-- BEGIN TEXT BLOCK --

Let’s take a few minutes to consider Jacob, Jesus, Led Zeppelin and the chance to have an eternal connection to God.

I would bet that upon reading this devotional’s title, most of you first thought of Led Zeppelin. I’ll go ahead and correct a critical theological error in the group’s most famous song. No matter how much money a lady has, she won’t be buying the stairway to heaven.

If you are wondering what the stairway might look like, Israelite patriarch Jacob got a glimpse of it in a dream, while sleeping against a rock in a place eventually known as Bethel. Angels went up and down the stairway, marking the place as a connection between heaven and earth. At the top of the stairway stood the Lord, who restated promises made decades earlier to Jacob’s father, Isaac, and his grandfather Abraham.

Some of you raised on older English Bible translations may be protesting a bit right now, saying, “No, it was a ladder to heaven.” Many of us also were raised singing, “We are climbing … Jacob’s ladder.”

Either “ladder” or “stairway” works as a translation of the Hebrew word used in the story, which appears just once in Scripture. I like “stairway” better—as I imagine angels simultaneously going up and down, with God standing at the top, a stairway is more like what I see. As a child, I tried to visualize angels going up and down a ladder, and I couldn’t help but wonder if they felt crowded as they passed each other.

But back to Jacob’s dream. My New Living Translation Study Bible has a footnote attached to the story: “The point of the vision was that God and his angels were with Jacob on his journey.”

-- END TEXT BLOCK --
-- BEGIN INFORMATION GIVEN --

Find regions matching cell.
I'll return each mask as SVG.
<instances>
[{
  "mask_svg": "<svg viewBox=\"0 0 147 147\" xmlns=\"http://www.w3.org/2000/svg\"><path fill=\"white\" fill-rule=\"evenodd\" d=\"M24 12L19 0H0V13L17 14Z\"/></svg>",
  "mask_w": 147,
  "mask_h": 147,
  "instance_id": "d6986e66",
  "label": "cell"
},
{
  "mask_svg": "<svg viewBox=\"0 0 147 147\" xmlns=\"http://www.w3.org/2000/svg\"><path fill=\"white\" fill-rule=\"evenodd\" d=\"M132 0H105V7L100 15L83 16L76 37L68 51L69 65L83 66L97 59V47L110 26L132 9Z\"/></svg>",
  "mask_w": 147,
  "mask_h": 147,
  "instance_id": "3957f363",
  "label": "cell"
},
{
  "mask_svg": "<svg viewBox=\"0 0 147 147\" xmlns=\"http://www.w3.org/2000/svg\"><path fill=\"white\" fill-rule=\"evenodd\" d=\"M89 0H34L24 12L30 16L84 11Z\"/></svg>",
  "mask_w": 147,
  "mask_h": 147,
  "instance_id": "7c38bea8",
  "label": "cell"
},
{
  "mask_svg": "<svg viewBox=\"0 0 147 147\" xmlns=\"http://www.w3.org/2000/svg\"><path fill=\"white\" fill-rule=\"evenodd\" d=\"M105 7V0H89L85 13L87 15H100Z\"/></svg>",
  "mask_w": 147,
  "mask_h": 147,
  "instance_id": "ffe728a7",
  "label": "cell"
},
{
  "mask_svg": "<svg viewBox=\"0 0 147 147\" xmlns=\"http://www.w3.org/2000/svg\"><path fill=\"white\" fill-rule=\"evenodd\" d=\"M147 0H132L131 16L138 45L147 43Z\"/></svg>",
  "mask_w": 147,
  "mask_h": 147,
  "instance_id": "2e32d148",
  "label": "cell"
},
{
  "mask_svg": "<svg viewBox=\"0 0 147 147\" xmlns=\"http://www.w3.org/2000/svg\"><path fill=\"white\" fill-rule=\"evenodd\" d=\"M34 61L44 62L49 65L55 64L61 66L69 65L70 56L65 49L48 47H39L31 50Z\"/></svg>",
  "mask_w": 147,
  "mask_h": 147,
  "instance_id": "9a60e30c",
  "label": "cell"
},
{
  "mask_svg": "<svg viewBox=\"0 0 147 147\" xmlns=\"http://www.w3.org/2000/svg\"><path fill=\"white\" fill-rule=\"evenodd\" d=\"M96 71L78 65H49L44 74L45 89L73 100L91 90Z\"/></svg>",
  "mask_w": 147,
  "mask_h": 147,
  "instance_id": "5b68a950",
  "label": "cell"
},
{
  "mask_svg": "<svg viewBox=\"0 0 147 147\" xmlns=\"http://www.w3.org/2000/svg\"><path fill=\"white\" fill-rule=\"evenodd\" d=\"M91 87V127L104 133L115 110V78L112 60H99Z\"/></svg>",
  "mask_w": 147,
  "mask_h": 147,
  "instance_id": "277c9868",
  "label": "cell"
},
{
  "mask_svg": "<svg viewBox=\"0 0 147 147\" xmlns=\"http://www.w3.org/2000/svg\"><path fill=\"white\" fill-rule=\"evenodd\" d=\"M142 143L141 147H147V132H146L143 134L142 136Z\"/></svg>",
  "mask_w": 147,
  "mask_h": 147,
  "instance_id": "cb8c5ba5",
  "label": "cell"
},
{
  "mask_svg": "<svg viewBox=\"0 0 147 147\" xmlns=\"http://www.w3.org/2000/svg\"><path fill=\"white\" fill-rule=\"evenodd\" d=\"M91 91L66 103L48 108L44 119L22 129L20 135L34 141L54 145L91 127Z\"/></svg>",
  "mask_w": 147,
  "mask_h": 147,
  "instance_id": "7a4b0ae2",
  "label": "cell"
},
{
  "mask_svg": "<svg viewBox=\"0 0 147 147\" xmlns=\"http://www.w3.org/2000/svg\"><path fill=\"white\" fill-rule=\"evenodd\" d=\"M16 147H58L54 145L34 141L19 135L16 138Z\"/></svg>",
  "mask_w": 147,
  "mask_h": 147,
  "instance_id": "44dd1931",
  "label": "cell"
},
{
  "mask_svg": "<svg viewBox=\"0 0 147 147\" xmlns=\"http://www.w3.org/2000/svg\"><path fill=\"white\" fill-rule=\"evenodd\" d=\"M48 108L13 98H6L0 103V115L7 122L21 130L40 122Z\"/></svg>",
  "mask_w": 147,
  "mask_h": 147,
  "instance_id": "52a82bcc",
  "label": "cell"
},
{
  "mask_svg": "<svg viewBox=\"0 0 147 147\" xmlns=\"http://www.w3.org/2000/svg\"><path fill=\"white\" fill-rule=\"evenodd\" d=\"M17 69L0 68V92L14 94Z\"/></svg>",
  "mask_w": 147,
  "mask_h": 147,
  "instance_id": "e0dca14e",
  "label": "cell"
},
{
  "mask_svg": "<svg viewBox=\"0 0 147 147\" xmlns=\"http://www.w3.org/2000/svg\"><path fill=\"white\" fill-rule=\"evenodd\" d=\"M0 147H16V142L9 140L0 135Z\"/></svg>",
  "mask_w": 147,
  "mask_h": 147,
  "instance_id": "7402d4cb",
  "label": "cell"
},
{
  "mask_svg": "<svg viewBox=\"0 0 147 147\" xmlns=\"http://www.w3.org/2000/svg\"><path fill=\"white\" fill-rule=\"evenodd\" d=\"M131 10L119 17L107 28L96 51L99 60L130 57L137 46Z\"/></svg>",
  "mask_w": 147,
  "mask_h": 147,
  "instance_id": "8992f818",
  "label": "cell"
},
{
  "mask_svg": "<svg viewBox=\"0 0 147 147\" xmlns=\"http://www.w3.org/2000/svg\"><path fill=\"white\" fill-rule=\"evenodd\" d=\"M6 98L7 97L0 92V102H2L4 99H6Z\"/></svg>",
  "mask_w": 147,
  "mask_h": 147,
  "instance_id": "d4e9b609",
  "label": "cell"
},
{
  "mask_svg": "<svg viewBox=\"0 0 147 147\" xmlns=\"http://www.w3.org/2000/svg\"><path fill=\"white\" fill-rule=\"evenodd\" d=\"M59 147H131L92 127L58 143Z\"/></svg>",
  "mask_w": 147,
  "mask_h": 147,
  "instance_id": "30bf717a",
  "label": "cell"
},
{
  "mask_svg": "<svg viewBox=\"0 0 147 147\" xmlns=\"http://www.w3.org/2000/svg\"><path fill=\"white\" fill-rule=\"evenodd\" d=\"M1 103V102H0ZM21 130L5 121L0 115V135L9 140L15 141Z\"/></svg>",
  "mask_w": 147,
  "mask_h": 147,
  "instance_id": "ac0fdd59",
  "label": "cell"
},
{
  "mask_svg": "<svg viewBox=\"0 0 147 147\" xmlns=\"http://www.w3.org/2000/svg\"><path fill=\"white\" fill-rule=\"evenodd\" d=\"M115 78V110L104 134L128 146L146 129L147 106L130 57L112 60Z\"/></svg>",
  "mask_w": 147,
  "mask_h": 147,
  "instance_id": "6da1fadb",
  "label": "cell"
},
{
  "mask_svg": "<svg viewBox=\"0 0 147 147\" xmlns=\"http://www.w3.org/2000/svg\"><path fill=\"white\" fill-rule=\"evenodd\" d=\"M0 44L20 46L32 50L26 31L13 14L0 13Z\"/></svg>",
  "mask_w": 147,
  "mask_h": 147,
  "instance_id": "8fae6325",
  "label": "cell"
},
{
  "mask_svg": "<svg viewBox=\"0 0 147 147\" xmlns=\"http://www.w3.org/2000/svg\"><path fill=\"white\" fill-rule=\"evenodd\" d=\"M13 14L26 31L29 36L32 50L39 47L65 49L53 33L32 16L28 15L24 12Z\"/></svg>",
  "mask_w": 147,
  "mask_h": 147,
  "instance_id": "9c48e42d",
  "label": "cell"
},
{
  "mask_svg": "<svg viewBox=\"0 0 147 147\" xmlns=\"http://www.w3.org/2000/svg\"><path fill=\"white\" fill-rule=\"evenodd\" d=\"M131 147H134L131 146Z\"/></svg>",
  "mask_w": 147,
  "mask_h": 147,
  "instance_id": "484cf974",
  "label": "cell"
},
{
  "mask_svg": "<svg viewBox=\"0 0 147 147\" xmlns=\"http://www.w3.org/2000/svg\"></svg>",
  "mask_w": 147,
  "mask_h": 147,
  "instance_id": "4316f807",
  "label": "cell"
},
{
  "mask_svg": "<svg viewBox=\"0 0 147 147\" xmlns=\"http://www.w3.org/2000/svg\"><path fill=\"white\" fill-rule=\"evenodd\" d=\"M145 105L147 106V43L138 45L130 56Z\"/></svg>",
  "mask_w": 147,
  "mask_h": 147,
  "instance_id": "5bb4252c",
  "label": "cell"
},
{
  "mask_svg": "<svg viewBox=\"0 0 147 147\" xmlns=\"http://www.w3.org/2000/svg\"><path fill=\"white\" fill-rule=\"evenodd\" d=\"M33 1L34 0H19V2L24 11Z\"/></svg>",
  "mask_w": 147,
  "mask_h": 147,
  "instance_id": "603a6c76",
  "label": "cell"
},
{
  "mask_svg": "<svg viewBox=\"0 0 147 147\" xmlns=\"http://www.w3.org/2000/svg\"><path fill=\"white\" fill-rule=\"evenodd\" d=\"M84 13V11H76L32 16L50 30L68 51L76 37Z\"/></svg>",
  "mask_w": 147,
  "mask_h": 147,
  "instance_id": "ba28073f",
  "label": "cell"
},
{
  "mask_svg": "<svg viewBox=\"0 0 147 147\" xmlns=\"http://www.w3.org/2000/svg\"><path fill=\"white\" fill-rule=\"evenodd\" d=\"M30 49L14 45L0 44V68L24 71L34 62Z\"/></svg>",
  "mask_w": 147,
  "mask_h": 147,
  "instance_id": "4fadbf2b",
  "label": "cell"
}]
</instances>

-- END INFORMATION GIVEN --

• WHAT YOU WILL DO:
A. Print the passage of the text about Jacob's stairway word for word, beginning with the words "Some of you" and stopping after "passed each other.".
B. Output the lines of the records word for word, starting from the first line of the records and ending after the line that contains "0H105V7L100 15L83 16L76".

• COMPLETE ANSWERS:
A.
Some of you raised on older English Bible translations may be protesting a bit right now, saying, “No, it was a ladder to heaven.” Many of us also were raised singing, “We are climbing … Jacob’s ladder.”

Either “ladder” or “stairway” works as a translation of the Hebrew word used in the story, which appears just once in Scripture. I like “stairway” better—as I imagine angels simultaneously going up and down, with God standing at the top, a stairway is more like what I see. As a child, I tried to visualize angels going up and down a ladder, and I couldn’t help but wonder if they felt crowded as they passed each other.

B.
Find regions matching cell.
I'll return each mask as SVG.
<instances>
[{
  "mask_svg": "<svg viewBox=\"0 0 147 147\" xmlns=\"http://www.w3.org/2000/svg\"><path fill=\"white\" fill-rule=\"evenodd\" d=\"M24 12L19 0H0V13L17 14Z\"/></svg>",
  "mask_w": 147,
  "mask_h": 147,
  "instance_id": "d6986e66",
  "label": "cell"
},
{
  "mask_svg": "<svg viewBox=\"0 0 147 147\" xmlns=\"http://www.w3.org/2000/svg\"><path fill=\"white\" fill-rule=\"evenodd\" d=\"M132 0H105V7L100 15L83 16L76 37L68 51L69 65L83 66L97 59V47L110 26L132 9Z\"/></svg>",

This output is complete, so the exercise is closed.